- **MATERIAL SUPPLIED**
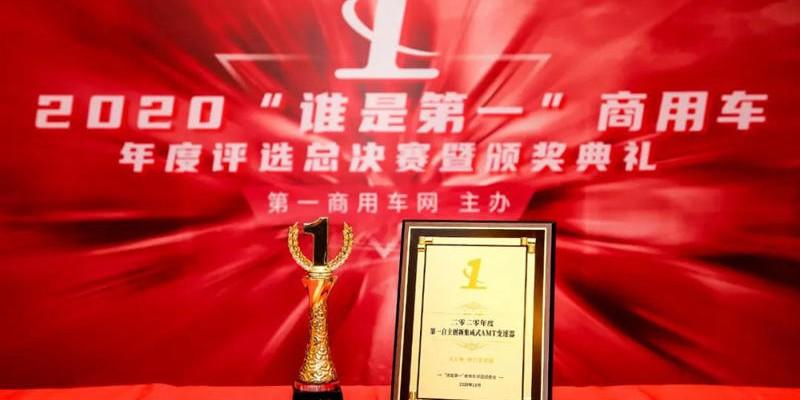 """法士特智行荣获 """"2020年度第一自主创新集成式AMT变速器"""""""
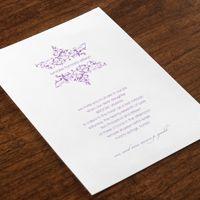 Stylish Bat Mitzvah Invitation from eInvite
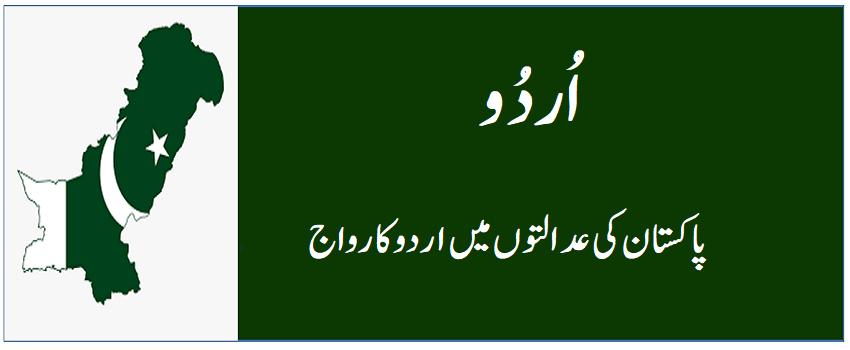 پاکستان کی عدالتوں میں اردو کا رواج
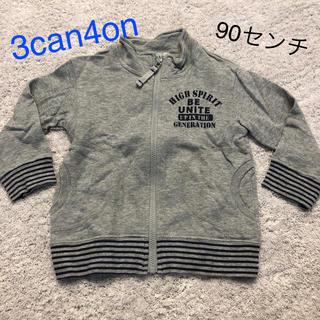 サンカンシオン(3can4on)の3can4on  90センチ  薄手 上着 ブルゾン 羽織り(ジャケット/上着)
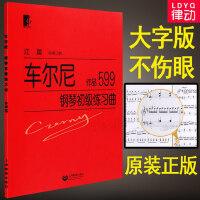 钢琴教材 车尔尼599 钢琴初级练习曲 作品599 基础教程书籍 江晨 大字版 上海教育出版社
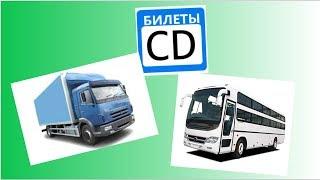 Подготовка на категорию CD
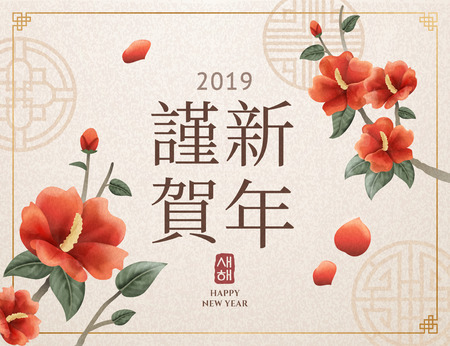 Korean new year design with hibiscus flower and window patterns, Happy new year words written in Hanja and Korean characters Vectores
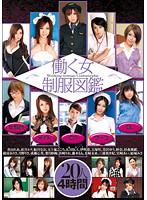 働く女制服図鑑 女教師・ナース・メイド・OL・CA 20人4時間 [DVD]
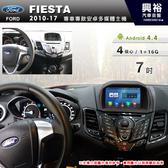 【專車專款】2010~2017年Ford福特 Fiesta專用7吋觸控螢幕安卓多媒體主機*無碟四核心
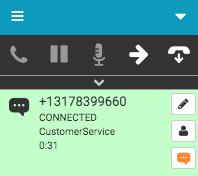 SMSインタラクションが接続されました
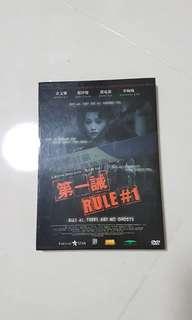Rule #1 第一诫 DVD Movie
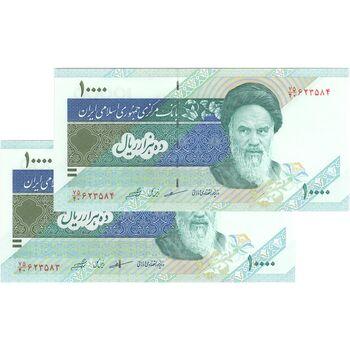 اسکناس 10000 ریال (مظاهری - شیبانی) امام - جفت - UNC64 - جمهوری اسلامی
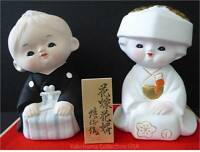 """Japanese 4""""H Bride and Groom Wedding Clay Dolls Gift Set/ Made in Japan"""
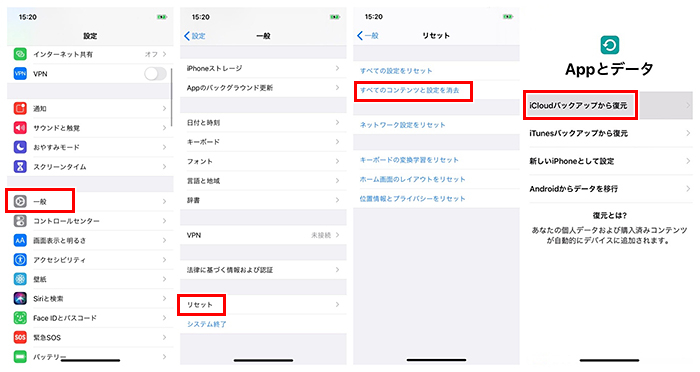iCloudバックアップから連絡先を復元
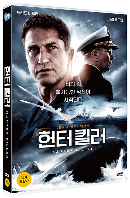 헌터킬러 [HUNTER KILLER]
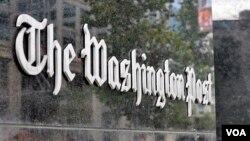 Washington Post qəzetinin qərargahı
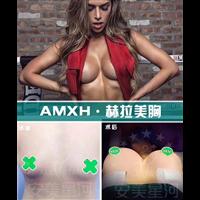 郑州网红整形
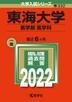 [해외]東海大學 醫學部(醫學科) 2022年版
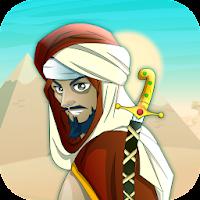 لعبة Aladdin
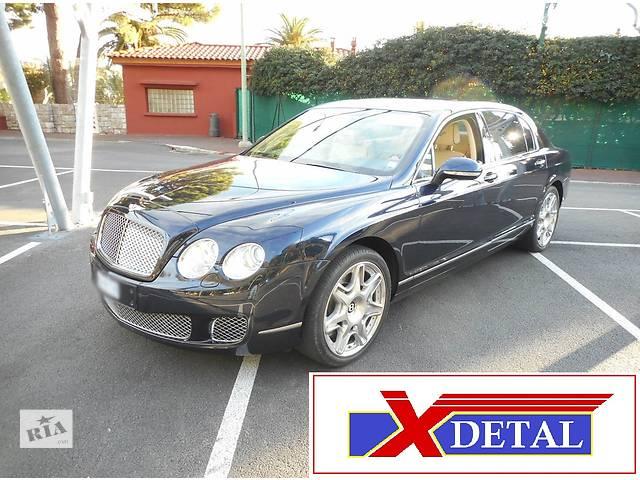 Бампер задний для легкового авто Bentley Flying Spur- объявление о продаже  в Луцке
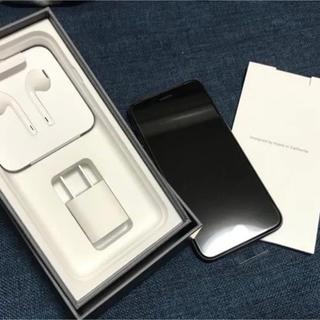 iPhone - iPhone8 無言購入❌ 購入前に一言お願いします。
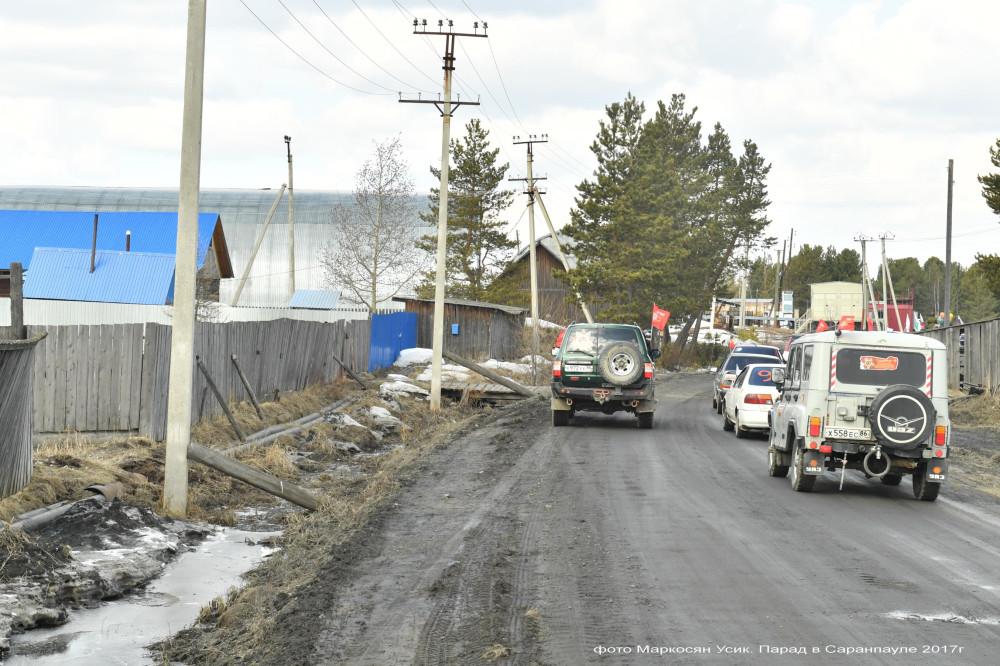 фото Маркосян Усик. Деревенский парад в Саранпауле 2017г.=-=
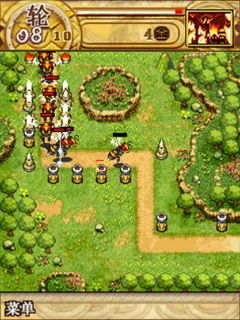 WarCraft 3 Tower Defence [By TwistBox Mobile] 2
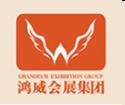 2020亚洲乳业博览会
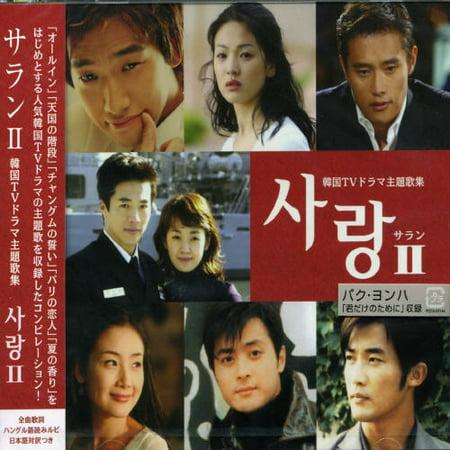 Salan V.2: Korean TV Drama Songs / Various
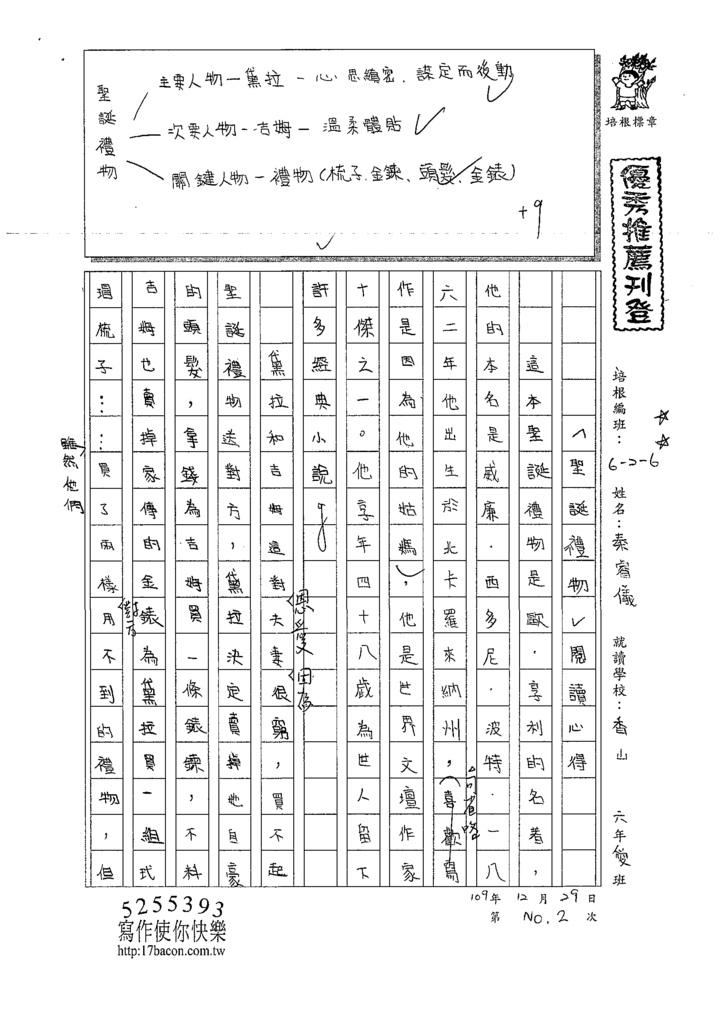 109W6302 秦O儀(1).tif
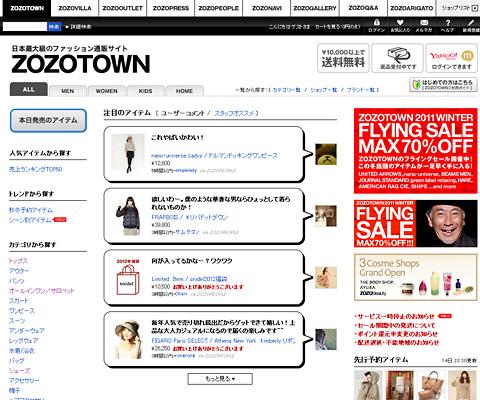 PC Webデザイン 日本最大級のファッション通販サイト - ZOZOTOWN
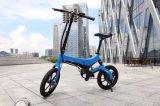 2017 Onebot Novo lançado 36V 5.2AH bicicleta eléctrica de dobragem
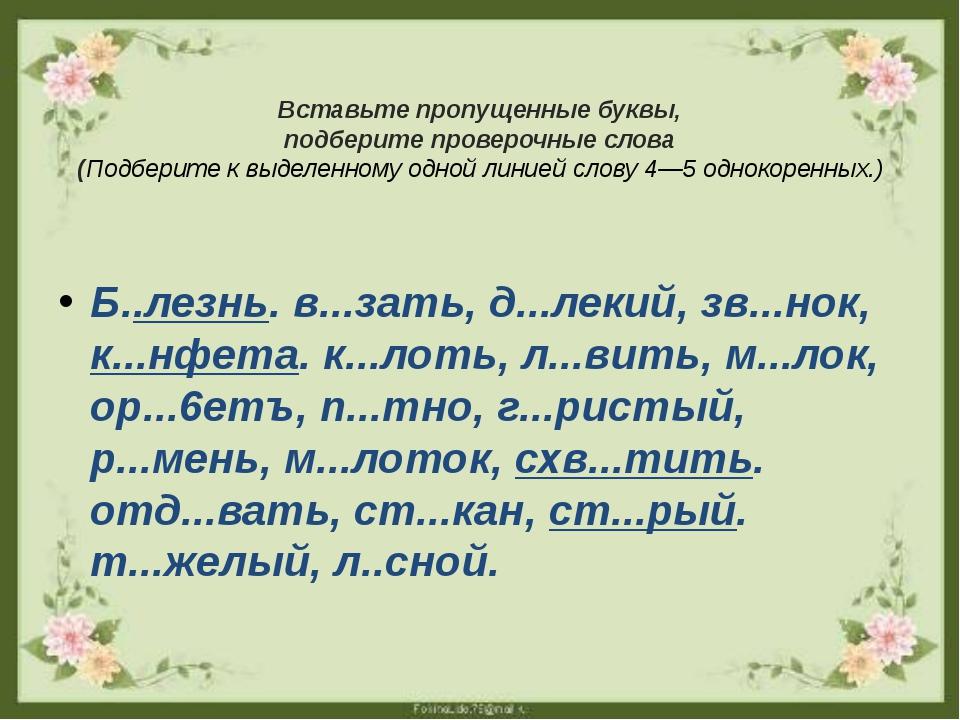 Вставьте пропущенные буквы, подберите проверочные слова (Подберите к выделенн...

- **ACTION ITEM**
Copy exactly the lines from the line that has "2020亚洲乳业博览会" through the last line of the entries above, inclusive, and no others. Pictures do not go in the copy.

- **RESULT BELOW**
 2020亚洲乳业博览会
 Salan V.2: Korean TV Drama Songs / Various
 109W6302 秦O儀(1).tif
 PC Webデザイン 日本最大級のファッション通販サイト - ZOZOTOWN
 2017 Onebot Novo lançado 36V 5.2AH bicicleta eléctrica de dobragem
 Вставьте пропущенные буквы, подберите проверочные слова (Подберите к выделенн...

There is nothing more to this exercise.